[Entries taken from a collection]
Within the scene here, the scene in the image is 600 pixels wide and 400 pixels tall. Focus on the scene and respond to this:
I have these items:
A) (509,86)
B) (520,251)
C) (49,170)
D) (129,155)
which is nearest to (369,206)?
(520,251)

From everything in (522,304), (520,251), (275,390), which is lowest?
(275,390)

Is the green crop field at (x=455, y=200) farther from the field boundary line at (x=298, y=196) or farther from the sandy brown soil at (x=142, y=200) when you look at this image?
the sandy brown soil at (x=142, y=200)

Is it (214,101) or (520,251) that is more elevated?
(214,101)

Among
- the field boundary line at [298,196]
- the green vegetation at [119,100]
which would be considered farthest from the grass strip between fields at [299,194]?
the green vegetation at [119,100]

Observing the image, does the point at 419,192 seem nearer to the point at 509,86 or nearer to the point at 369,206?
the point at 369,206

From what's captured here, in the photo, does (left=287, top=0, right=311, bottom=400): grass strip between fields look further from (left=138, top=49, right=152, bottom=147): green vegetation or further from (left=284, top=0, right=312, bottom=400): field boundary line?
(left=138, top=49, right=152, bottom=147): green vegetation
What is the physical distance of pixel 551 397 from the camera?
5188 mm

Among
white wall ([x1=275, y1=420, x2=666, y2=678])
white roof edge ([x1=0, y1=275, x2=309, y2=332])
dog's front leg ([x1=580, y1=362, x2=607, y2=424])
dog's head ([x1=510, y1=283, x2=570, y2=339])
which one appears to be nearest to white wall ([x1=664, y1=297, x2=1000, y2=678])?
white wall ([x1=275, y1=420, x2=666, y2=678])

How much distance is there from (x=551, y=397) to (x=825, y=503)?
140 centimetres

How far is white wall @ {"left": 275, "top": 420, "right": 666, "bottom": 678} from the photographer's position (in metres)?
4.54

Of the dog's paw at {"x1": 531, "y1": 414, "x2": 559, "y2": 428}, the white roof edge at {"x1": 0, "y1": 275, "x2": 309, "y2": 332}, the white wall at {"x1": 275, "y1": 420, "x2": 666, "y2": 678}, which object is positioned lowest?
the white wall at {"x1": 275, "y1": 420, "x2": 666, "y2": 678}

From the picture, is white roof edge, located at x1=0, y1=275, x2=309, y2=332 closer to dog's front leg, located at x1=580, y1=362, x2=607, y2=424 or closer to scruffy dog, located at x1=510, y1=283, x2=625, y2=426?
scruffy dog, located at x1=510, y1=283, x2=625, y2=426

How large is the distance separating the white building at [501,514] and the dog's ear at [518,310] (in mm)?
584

- Stated exercise
Rewrite the entries in the stretch from the line containing "Observing the image, does" through the line containing "140 centimetres", changing "dog's head" to "dog's face" and leaving everything else as it is.

- Response to this task
Observing the image, does the point at 419,192 seem nearer to the point at 509,86 or nearer to the point at 369,206?
the point at 369,206

From what's captured here, in the photo, does (left=287, top=0, right=311, bottom=400): grass strip between fields look further from (left=138, top=49, right=152, bottom=147): green vegetation or further from (left=284, top=0, right=312, bottom=400): field boundary line?
(left=138, top=49, right=152, bottom=147): green vegetation
What is the physical distance of pixel 551 397 from the camera?
5188 mm

Among
white wall ([x1=275, y1=420, x2=666, y2=678])
white roof edge ([x1=0, y1=275, x2=309, y2=332])
dog's front leg ([x1=580, y1=362, x2=607, y2=424])
dog's face ([x1=510, y1=283, x2=570, y2=339])
which one appears to be nearest to white wall ([x1=664, y1=297, x2=1000, y2=678])?
white wall ([x1=275, y1=420, x2=666, y2=678])

How much distance is there from (x=551, y=397) to (x=825, y=503)?
140 centimetres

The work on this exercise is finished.